Posted by Michael Wechner <mi...@wyona.com>.
Hi Matt

Thanks very much for your feedback!

According to your links I will try

Collection<BytesRef> terms =new ArrayList<BytesRef>();
terms.add(new BytesRef(classification1));
terms.add(new BytesRef(classification2));
Query filter =new TermInSetQuery(CLASSIFICATION_FIELD, terms);

query =new KnnVectorQuery(VECTOR_FIELD, queryVector, k, filter);

All the best

Michael



Am 31.08.22 um 20:24 schrieb Matt Davis:
> If I understand correctly, I believe you would want to use a TermInSetQuery
> query.  An example usage can be found here
> https://github.com/zuliaio/zuliasearch/blob/main/zulia-server/src/main/java/io/zulia/server/index/ZuliaIndex.java#L398.
>
>
> You can also check out the usage of KnnVectorQuery here:
> https://github.com/zuliaio/zuliasearch/blob/main/zulia-server/src/main/java/io/zulia/server/index/ZuliaIndex.java#L419
> noting that in this case the getPreFilter method a few lines below uses a
> BooleanQuery.Builder.
>
> As noted in TermsInSetQuery (
> https://github.com/apache/lucene/blob/main/lucene/core/src/java/org/apache/lucene/search/TermInSetQuery.java#L62)
> multiple terms could be represented as a boolean query with Occur.SHOULD.
>
> ~Matt
>
> On Wed, Aug 31, 2022 at 11:15 AM Michael Wechner<mi...@wyona.com>
> wrote:
>
>> Hi
>>
>> I am currently filtering a KnnVectorQuery as follows
>>
>> Query filter =new TermQuery(new Term(CLASSIFICATION_FIELD,
>> classification));
>> query =new KnnVectorQuery(VECTOR_FIELD, queryVector, k, filter);
>>
>> but it is not clear to me how I can filter for multiple terms.
>>
>> Should I subclass MultiTermQuery and use as filter, just as I use
>> TermQuery as filter above?
>>
>> Thanks
>>
>> Michael
>>

Re: How to filter KnnVectorQuery with multiple terms?

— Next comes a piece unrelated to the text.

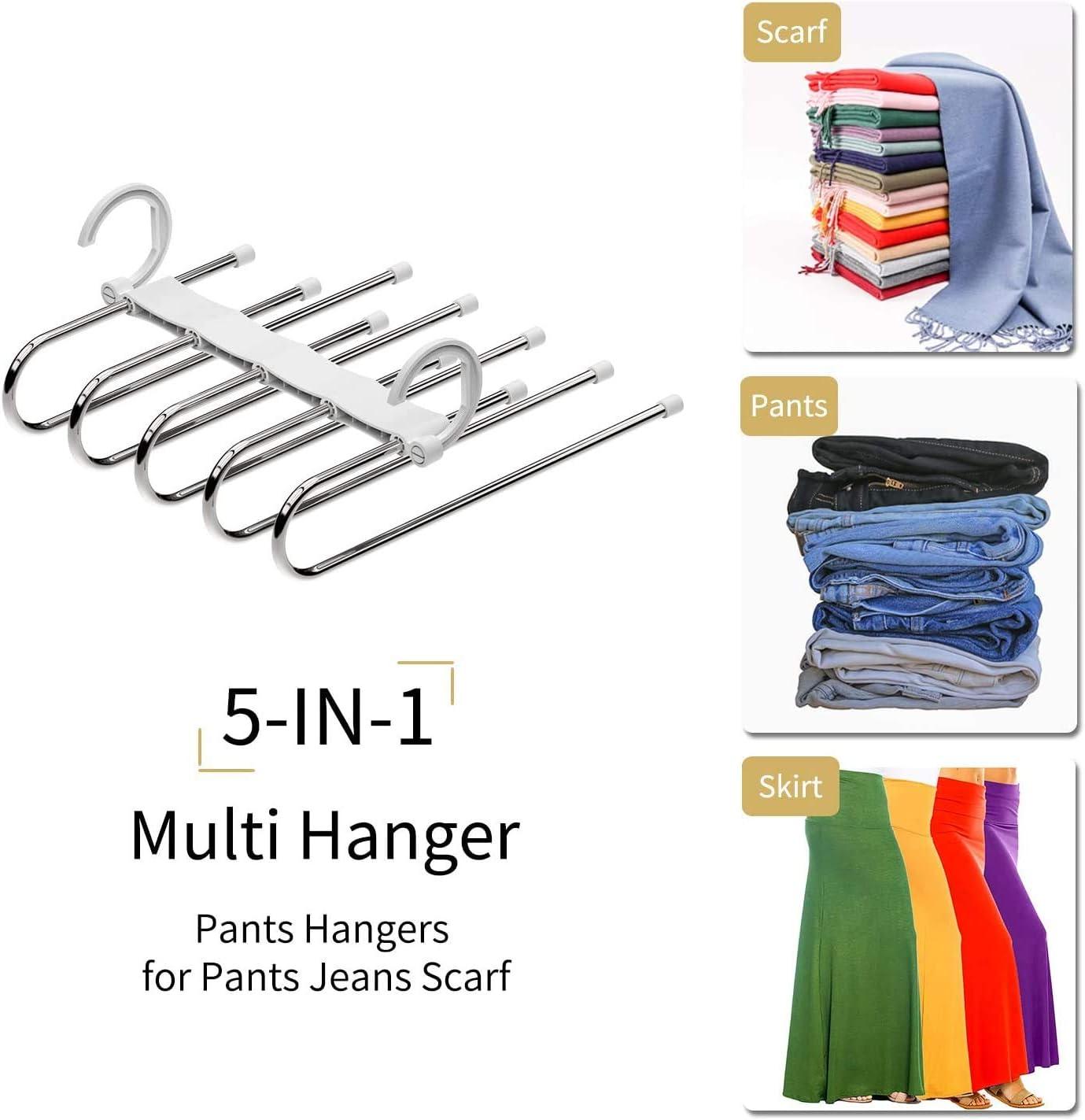 Fulfun Perchas para pantalones de ahorro de espacio 2 ganchos m/ágicos para percha de ropa etc. pantalones camisetas polos varios estantes para pantalones vaqueros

Posted by Matt Davis <kr...@gmail.com>.
If I understand correctly, I believe you would want to use a TermInSetQuery
query.  An example usage can be found here
https://github.com/zuliaio/zuliasearch/blob/main/zulia-server/src/main/java/io/zulia/server/index/ZuliaIndex.java#L398.

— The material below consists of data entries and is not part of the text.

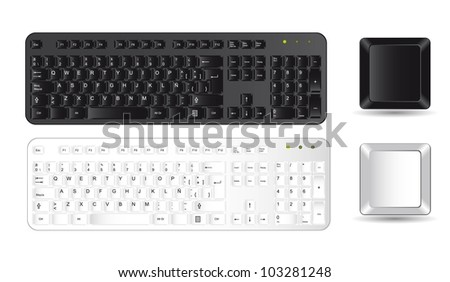 black and white keyboard and buttons over white background. vector - stock vector
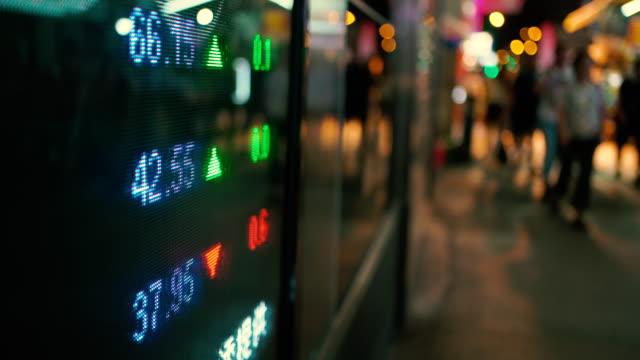 vídeos y material grabado en eventos de stock de visualización de datos financieros en pantalla - tipo de cambio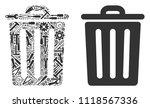 trash bin collage of service...   Shutterstock .eps vector #1118567336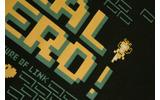 THE KING OF GAMES、『ゼルダの伝説1』『リンクの冒険』Tシャツを3月20日より販売開始の画像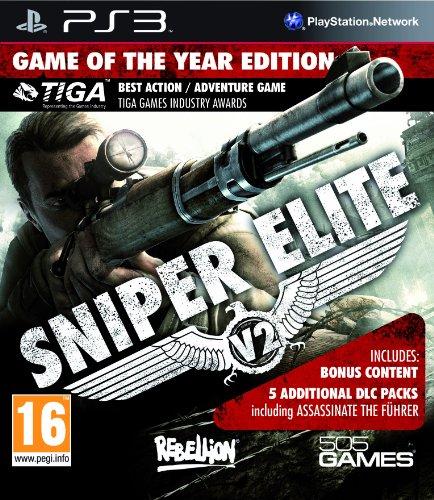 Resultado de imagem para sniper elite v2 goty ps3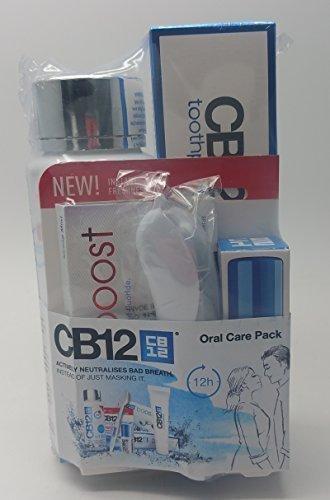 CB12 Mundwasser Bade Atmung Geschenkset, 250ml Minze Mundwasser, 100ml Zahnpasta, 10 TLG Kaugummi, Zahnbürste Reisegröße Mundwasser and Zahnpasta Einsteigerpaket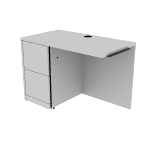 "H105908L | HON 10500 Series Return | 2 File Drawers| Left | 42""W"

You can also check out the usage of KnnVectorQuery here:
https://github.com/zuliaio/zuliasearch/blob/main/zulia-server/src/main/java/io/zulia/server/index/ZuliaIndex.java#L419
noting that in this case the getPreFilter method a few lines below uses a
BooleanQuery.Builder.

As noted in TermsInSetQuery (
https://github.com/apache/lucene/blob/main/lucene/core/src/java/org/apache/lucene/search/TermInSetQuery.java#L62)
multiple terms could be represented as a boolean query with Occur.SHOULD.

~Matt

On Wed, Aug 31, 2022 at 11:15 AM Michael Wechner <mi...@wyona.com>
wrote:

> Hi
>
> I am currently filtering a KnnVectorQuery as follows
>
> Query filter =new TermQuery(new Term(CLASSIFICATION_FIELD,
> classification));
> query =new KnnVectorQuery(VECTOR_FIELD, queryVector, k, filter);
>
> but it is not clear to me how I can filter for multiple terms.
>
> Should I subclass MultiTermQuery and use as filter, just as I use
> TermQuery as filter above?
>
> Thanks
>
> Michael
>